QUOTED PASSAGE START
Craig, who officially starts his new job Monday, said he plans to replicate many of the strategies used to reduce home invasions in the area — which went down from 269 to 201 — in other parts of the city.
“I want to continue to look at the home invasion,” he said. “Nothing strikes fear in a community more than people's home being burglarized.”
The pilot program involved residents, the Detroit Police Department, Michigan Department of Corrections and the Manhattan Institute for Policy Research, which funded the initiative.
Michael Allegretti with the Manhattan Institute for Policy Research, a think tank based in New York, said the goal was to reduce home invasions in three key ways: teaching residents how to identify suspicious behavior and how to report it, having police interact with members of the community and Detroit police partnering with the Michigan Department of Corrections (MDOC) to go to homes of people on probation and parole deemed likely to commit crime.
Success is measured in the reduction of home invasions and the look and feel of the community, Allegretti said.
“It's our belief that in order to make an impact on crime that we need to communicate more, and we need to have more contacts with people under our supervision,” said Michael Alexander, MDOC regional administrator.
QUOTED PASSAGE END
» **YOUR OBJECTIVE**: Reproduce the whole passage on the Detroit home invasion pilot program word for word.
RECORDS PROVIDED START
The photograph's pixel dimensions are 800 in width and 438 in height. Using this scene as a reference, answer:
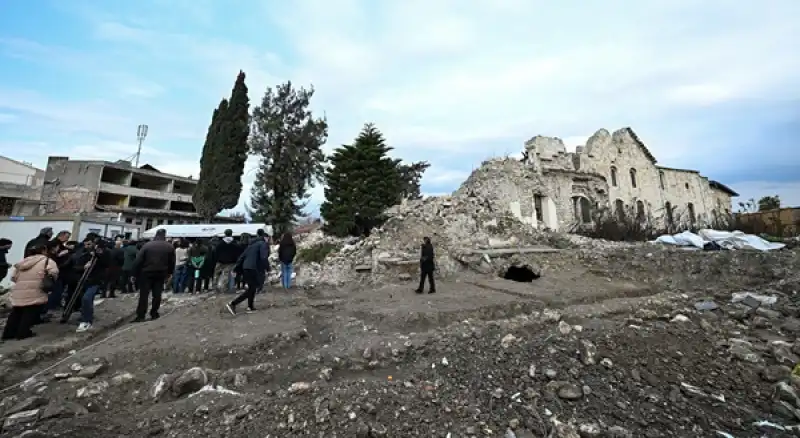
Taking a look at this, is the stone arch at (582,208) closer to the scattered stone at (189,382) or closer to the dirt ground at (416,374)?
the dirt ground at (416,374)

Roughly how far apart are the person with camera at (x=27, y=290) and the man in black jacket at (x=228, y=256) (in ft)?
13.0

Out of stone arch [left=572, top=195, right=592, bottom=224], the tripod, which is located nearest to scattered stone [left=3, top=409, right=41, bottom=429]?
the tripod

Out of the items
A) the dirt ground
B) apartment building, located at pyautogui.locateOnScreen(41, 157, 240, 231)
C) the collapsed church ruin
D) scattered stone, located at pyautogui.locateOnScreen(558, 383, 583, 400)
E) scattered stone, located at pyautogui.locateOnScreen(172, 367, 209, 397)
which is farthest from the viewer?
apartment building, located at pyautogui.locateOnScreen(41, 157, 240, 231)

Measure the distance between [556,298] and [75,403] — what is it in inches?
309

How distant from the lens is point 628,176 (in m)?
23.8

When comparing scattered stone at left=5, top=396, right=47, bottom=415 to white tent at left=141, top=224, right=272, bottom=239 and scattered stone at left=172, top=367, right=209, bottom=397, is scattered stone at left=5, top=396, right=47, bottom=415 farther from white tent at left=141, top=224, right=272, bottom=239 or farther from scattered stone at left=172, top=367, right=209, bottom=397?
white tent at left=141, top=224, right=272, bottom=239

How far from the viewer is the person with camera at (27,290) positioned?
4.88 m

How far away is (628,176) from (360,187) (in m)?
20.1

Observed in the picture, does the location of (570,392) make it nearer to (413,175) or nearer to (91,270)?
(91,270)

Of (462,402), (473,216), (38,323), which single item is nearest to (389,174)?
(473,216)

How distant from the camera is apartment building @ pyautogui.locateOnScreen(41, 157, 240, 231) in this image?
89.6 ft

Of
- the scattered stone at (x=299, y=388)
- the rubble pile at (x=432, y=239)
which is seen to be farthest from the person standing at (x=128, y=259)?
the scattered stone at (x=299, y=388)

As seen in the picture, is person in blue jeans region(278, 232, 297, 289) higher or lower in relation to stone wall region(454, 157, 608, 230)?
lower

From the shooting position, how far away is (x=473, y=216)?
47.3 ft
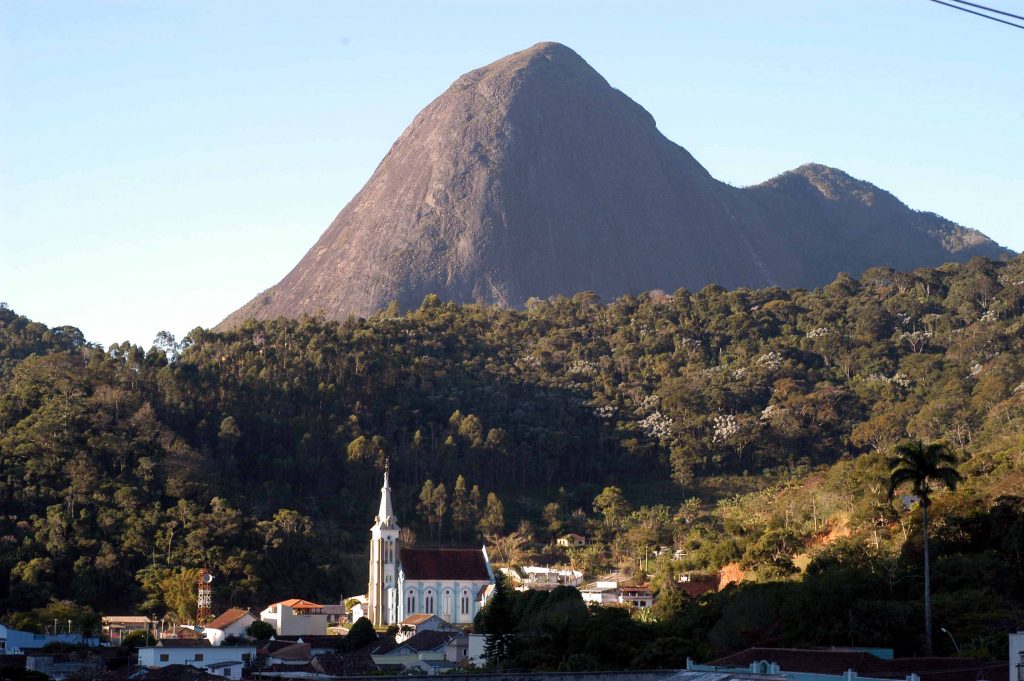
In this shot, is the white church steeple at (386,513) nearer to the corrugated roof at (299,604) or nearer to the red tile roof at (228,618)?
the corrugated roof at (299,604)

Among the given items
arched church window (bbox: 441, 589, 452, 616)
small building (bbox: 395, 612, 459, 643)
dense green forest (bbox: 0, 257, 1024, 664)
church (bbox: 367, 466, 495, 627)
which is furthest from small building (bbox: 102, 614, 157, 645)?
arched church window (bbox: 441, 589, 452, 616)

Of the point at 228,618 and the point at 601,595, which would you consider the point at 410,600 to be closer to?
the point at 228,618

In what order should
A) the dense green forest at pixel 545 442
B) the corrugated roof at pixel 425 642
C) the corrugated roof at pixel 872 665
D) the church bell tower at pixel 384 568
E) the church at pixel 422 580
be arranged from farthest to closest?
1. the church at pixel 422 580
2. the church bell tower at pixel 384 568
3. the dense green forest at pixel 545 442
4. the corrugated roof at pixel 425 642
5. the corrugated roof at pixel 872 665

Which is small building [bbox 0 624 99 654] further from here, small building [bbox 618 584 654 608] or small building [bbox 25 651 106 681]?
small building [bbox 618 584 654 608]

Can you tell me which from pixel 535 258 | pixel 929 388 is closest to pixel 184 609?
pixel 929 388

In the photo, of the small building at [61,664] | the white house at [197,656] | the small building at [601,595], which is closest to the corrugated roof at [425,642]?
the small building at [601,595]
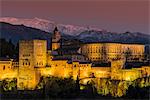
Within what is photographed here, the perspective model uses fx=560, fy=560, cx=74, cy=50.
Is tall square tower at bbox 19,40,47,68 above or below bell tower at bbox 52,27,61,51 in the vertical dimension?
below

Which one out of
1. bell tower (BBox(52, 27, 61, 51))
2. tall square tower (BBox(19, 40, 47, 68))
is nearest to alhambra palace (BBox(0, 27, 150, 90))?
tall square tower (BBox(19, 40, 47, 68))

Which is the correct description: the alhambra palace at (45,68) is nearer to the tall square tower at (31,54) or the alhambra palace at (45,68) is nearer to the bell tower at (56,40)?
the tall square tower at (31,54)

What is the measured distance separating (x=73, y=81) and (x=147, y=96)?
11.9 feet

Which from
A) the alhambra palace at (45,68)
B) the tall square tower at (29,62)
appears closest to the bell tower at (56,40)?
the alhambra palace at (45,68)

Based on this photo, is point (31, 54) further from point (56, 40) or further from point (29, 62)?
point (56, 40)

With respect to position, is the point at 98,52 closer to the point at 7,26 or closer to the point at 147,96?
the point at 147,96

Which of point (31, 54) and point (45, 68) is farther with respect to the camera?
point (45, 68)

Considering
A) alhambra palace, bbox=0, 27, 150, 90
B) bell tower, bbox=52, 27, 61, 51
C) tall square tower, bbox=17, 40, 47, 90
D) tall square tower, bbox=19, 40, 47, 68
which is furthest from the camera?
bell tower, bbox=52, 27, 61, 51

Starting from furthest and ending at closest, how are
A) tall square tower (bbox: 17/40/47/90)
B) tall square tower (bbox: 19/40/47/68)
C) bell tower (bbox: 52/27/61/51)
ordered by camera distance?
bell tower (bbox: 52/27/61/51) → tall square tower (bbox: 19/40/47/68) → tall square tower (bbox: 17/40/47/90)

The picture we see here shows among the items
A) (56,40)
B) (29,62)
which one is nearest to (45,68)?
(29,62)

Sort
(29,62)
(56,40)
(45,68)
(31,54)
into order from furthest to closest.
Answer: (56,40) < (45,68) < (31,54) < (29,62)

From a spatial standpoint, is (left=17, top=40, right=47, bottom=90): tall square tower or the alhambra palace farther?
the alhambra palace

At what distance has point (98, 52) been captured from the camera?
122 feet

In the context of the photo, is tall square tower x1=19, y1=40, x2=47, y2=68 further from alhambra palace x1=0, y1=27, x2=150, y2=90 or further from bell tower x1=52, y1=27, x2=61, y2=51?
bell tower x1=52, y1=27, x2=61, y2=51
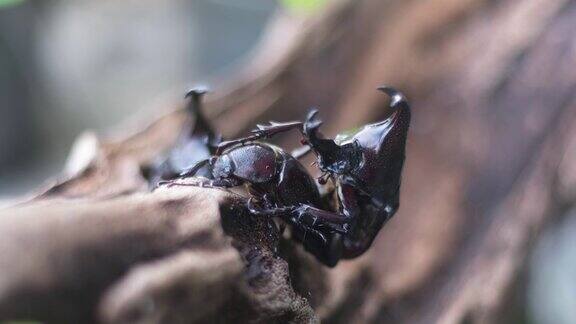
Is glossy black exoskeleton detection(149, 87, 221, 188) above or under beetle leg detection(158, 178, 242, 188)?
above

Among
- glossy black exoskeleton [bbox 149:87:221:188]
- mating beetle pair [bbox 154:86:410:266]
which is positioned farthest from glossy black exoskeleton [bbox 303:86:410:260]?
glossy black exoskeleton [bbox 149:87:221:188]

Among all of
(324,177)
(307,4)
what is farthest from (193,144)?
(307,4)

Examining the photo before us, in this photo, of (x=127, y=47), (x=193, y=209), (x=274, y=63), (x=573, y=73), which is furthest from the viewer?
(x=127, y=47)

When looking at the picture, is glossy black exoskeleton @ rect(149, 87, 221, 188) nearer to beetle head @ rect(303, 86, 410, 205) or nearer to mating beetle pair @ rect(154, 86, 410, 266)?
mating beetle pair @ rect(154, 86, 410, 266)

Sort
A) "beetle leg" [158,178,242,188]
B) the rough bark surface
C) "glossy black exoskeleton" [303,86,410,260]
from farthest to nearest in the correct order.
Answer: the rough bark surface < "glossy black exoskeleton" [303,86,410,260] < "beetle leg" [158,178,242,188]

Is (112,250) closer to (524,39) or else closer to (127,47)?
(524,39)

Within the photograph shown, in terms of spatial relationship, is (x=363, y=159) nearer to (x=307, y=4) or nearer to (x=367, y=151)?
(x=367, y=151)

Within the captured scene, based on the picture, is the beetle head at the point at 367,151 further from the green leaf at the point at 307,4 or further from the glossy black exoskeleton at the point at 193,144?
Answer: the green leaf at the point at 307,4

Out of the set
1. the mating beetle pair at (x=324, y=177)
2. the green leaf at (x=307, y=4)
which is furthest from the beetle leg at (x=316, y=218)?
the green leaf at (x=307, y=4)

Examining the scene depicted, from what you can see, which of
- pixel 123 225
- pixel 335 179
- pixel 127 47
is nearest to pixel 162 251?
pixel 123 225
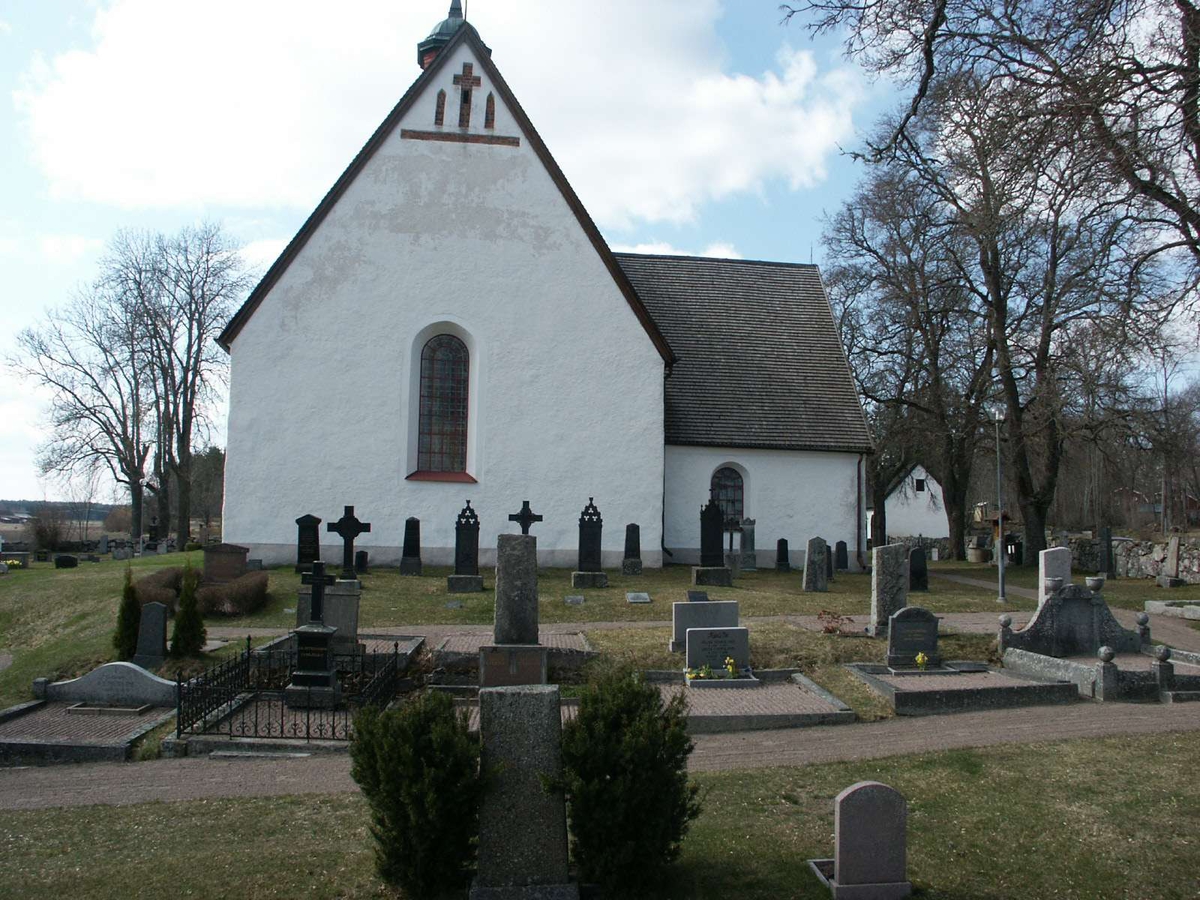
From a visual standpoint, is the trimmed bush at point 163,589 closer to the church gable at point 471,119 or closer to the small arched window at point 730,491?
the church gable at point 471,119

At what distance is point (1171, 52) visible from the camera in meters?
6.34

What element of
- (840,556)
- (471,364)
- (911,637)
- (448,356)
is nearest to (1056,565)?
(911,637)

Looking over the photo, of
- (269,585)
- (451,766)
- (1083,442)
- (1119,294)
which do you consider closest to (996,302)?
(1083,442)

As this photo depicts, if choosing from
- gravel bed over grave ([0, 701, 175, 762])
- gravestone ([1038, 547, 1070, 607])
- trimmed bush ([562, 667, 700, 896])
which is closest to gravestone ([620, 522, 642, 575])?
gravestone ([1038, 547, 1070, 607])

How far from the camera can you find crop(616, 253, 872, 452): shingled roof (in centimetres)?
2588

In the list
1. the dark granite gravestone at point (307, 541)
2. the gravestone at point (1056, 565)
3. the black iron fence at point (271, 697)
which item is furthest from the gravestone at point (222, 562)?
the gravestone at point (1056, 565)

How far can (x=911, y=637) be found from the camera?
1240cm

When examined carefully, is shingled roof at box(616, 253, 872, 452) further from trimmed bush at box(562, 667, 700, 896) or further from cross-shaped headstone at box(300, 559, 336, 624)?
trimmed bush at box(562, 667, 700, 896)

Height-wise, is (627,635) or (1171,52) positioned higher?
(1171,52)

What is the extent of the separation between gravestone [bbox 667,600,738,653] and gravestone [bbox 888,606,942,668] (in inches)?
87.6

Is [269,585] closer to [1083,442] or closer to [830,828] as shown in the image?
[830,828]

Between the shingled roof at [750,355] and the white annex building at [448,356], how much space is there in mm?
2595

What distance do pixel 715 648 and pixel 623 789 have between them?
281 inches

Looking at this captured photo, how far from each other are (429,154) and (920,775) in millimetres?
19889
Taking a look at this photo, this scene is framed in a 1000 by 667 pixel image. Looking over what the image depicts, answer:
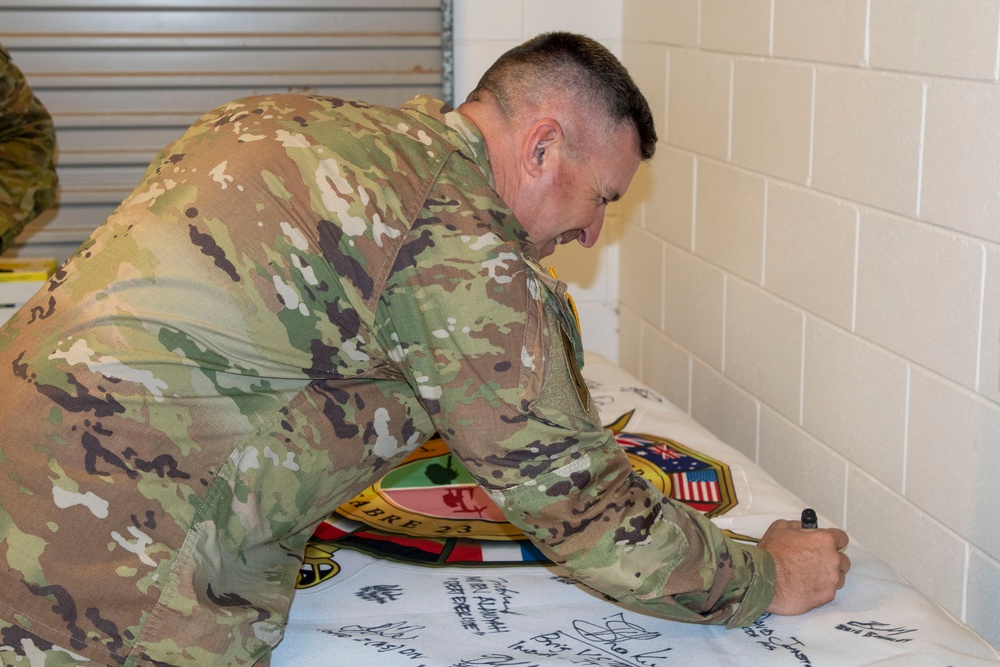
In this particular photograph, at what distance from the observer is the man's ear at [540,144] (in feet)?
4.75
RECORDS PROVIDED END
» **ANSWER SPACE**:
Craig, who officially starts his new job Monday, said he plans to replicate many of the strategies used to reduce home invasions in the area — which went down from 269 to 201 — in other parts of the city.
“I want to continue to look at the home invasion,” he said. “Nothing strikes fear in a community more than people's home being burglarized.”
The pilot program involved residents, the Detroit Police Department, Michigan Department of Corrections and the Manhattan Institute for Policy Research, which funded the initiative.
Michael Allegretti with the Manhattan Institute for Policy Research, a think tank based in New York, said the goal was to reduce home invasions in three key ways: teaching residents how to identify suspicious behavior and how to report it, having police interact with members of the community and Detroit police partnering with the Michigan Department of Corrections (MDOC) to go to homes of people on probation and parole deemed likely to commit crime.
Success is measured in the reduction of home invasions and the look and feel of the community, Allegretti said.
“It's our belief that in order to make an impact on crime that we need to communicate more, and we need to have more contacts with people under our supervision,” said Michael Alexander, MDOC regional administrator.